Nell'antica Cina, si usava un bastone di sterco per raccogliere il letame. La gente pensa di solito a Buddha come a qualcosa di puro, e probabilmente era dello stesso parere il monaco che fece la domanda. Unmon però andò direttamente contro quell'idea e rispose: «Un bastone di sterco secco». Nell'ascoltare, il monaco ammutolì per lo stupore. Ora, perché Unmon diede una risposta del genere? La tradizione dice che ogni risposta di Unmon ha tre funzioni, che sono note come:
1) «la scatola e il coperchio, il cielo e la terra»;
2) «interruzione del flusso delle illusioni»;
3) «le onde che seguono le onde».
La prima di esse significa che a chi chiede con il cielo, Unmon risponde con la terra, e a chi interroga con una scatola, dà la risposta con il coperchio. Ne è un buon esempio la risposta: «Un bastone di sterco secco». Al monaco. che pensa a Buddha come a qualcosa di puro, risponde con uno sporco bastone di sterco. Ma perché Unmon diede una risposta così eccentrica? Il motivo è indicato dalla frase «interruzione del flusso delle illusioni». Con la sua strana risposta, Unmon interruppe subito nel monaco il flusso delle illusioni e cercò di realizzare una completa trasformazione della sua esistenza. Ciò che stupisce maggiormente nelle parole di Unmon, a prima vista così singolari, è tuttavia il fatto che rispondano con precisione alla domanda del monaco. Questo è il senso della frase «le onde che seguono le onde»; come un'onda viene dopo l'altra, così alla domanda segue la risposta appropriata.
Far cessare la vita
I koan Zen spingono il discepolo a compiere una grande conversione, perché muoia alla sua mentalità e al suo sistema abituale di vita e rinasca su un nuovo piano. Per questo, un koan è insieme una spada che uccide e che dà la vita. La stessa cosa si può dire per «il bastone di sterco secco di Unmon». Se si pensa al senso di un bastone di sterco secco e si cerca di scoprire una relazione significativa tra esso e la natura-Buddha, non si risolve il koan. È inutile anche cercare di scoprire nel koan qualche senso nascosto o figurato. Completamente privo di rapporto con ciò che una persona si aspetta normalmente, il koan sta davanti al discepolo come un muro invalicabile. Con esso, si toglie al discepolo il respiro dell'io illusorio e gli si fa cambiare il precedente sistema di vita.

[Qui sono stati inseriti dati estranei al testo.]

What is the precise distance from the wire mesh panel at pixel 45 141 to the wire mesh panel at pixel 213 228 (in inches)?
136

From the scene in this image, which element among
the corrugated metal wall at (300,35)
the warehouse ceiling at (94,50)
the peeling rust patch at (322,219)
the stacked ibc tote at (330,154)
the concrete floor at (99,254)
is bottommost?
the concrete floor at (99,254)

Nello stesso tempo, entra in azione la spada che uccide impugnata dal maestro. Un koan non è qualcosa che si legga e a cui si risponda comodamente da soli. Si riceve un koan dal maestro e poi quando si va da lui nel dokusan, si deve esporre cosa si è capito. Un buon maestro valuta con cura tale esposizione e respinge tutto ciò che non è corretto. Se si è arrivati alla comprensione mediante il ragionamento, si può star sicuri che il maestro non l'accetterà. In certi casi, il discepolo è respinto dal maestro ogni volta che presenta una risposta nel dokusan. Alla fine viene spogliato di tutto e messo alle corde. Tutte le vie di fuga sono tagliate e la situazione si fa disperata. Per uscire da tale situazione, si può solo andare oltre se stessi. Si deve trasformare il precedente sistema di pensare e di vivere, trascendere la situazione dell'io angusto, balzare su un piano superiore.

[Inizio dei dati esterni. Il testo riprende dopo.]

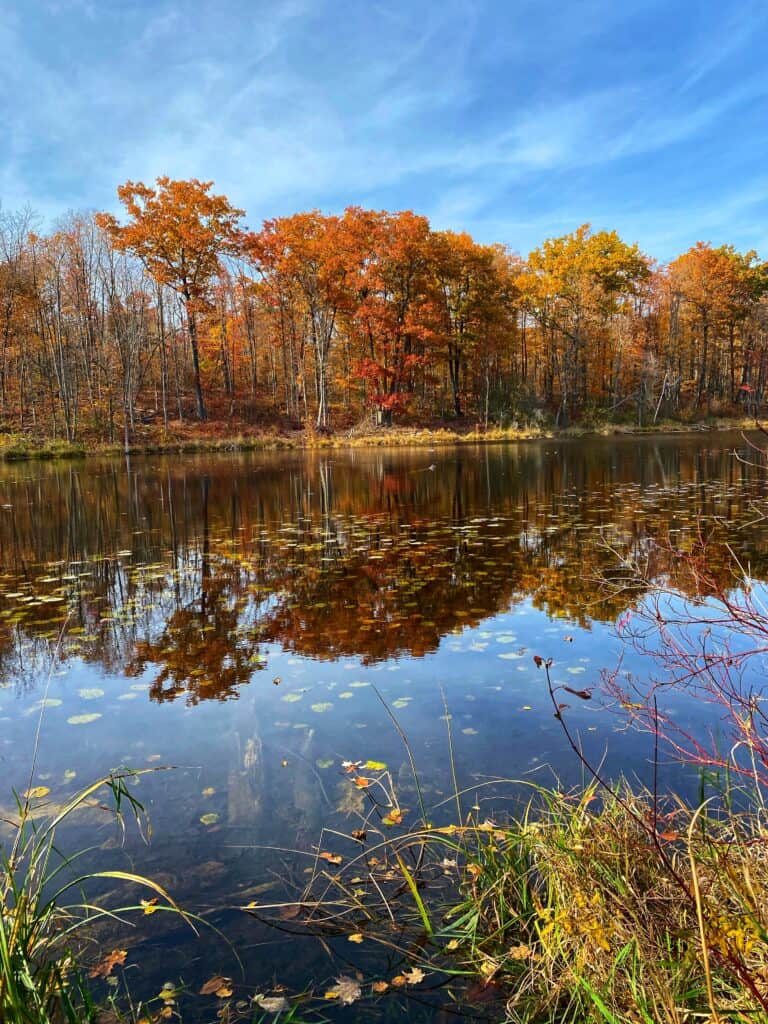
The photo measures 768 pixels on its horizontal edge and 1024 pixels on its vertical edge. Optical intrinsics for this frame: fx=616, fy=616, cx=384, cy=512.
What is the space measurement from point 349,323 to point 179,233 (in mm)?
11765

A prima vista, sembra che le domande e le risposte dei koan siano correlate solo col mondo oggettivo, così da far pensare che Buddha o un bastone di sterco secco non abbiano nessun rapporto con l'individuo. In realtà, si tratta di problemi che riguardano il seguace dello Zen. Sono realmente Buddha?

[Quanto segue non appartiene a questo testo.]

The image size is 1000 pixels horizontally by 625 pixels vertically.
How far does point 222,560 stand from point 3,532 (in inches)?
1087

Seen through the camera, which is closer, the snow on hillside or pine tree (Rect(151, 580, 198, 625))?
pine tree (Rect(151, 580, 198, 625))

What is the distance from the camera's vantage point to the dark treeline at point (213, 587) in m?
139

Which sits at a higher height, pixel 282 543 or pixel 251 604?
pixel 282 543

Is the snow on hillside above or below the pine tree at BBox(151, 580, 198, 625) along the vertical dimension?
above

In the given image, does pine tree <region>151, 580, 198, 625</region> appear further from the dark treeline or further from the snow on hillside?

Il mio io, sporco come un bastone di sterco, è realmente Buddha? Questo è lo scopo del koan. Finché il koan non diventa un problema personale, non si riesce a risolverlo. Nello Zen, si dice spesso che la risposta si trova nella domanda. Quando l'interrogante diventa la domanda stessa, scompare la domanda. Ciò che lo Zen chiama il proprio Volto Originario o la natura-Buddha è infinito e inesplicabile; in altre parole, è la domanda stessa. Perciò, quando l'interrogante diventa totalmente la domanda, si manifesta la natura-Buddha e la domanda si risolve spontaneamente. La stessa situazione si può così descrivere da un altro punto di vista: la natura-Buddha dorme in fondo all'inconscio; ma quando si diventa la domanda stessa, la natura-Buddha si risveglia nei più reconditi recessi della mente e si manifesta nella sua totalità. A quel punto, si comprende chiaramente che il proprio io, che ci sembra un bastone di sterco, in effetti vive la vita di Buddha. Ci si rende conto di trovarsi proprio in mezzo alla realtà della vita di Buddha, comune a tutta la creazione.
Vicino all'inesplicabile
Questa riflessione dimostra come la risposta di Unmon, a prima vista contraddittoria, è estremamente appropriata. Mettendo davanti agli occhi dell'interrogatore un bastone di sterco dall'aspetto sporco, Unmon gli grida con energia: «Guarda bene! La vita-Buddha è viva proprio qui! Quel sacco di sterco che chiami corpo vive grazie alla vita di Buddha! Lo capisci?». Se invece di rispondere direttamente, Unmon avesse spiegato: «Tutti gli esseri conservano l'esistenza grazie alla vita di Buddha; perciò, un bastone di sterco secco possiede la natura-Buddha alla pari del tuo corpo», l'interrogante avrebbe capito razionalmente, ma il concetto non sarebbe mai diventato sapienza da utilizzare praticamente nella vita quotidiana. Quando vediamo una cosa sporca oppure entriamo in contatto con una persona che ha difetti o dei peccati, forse proviamo un sentimento di disgusto che non riusciamo a respingere. Per quanto pensiamo: «Anche quell'individuo possiede la natura-Buddha», oppure: «Tutti gli esseri senzienti sono intrinsecamente Buddha», non siamo capaci di liberarci da quel senso di ripugnanza.
Occorre rendersi conto che quel sudicio io, che ci sembra tanto sporco, accoglie la vita di Buddha come tutte le cose, e che ogni essere è una cosa sola con tale vita-Buddha. Non basta però capire questo concetto intellettualmente, occorre sperimentarlo con il proprio «corpo». Questo tipo di comprensione viene chiamato pensiero non-pensiero, che non si esprime neppure con le spiegazioni più esaurienti. In effetti, quanto più si cerca di spiegare oralmente il pensiero non-pensiero, tanto più l'ascoltatore cercherà di capirlo intellettualmente e tanto meno lo comprenderà. Chi vuol portare qualcuno a questo pensiero non-pensiero e spingerlo a testimoniare direttamente la natura-Buddha, avrà tanto più successo quanto più sarà conciso. Si può dire che la risposta di Unmon era molto appropriata. Si noti che Unmon si richiama a una cosa concreta come un bastone di sterco secco; nello Zen, la verità da capire non è un principio astratto ma il fatto concreto com'è nella realtà.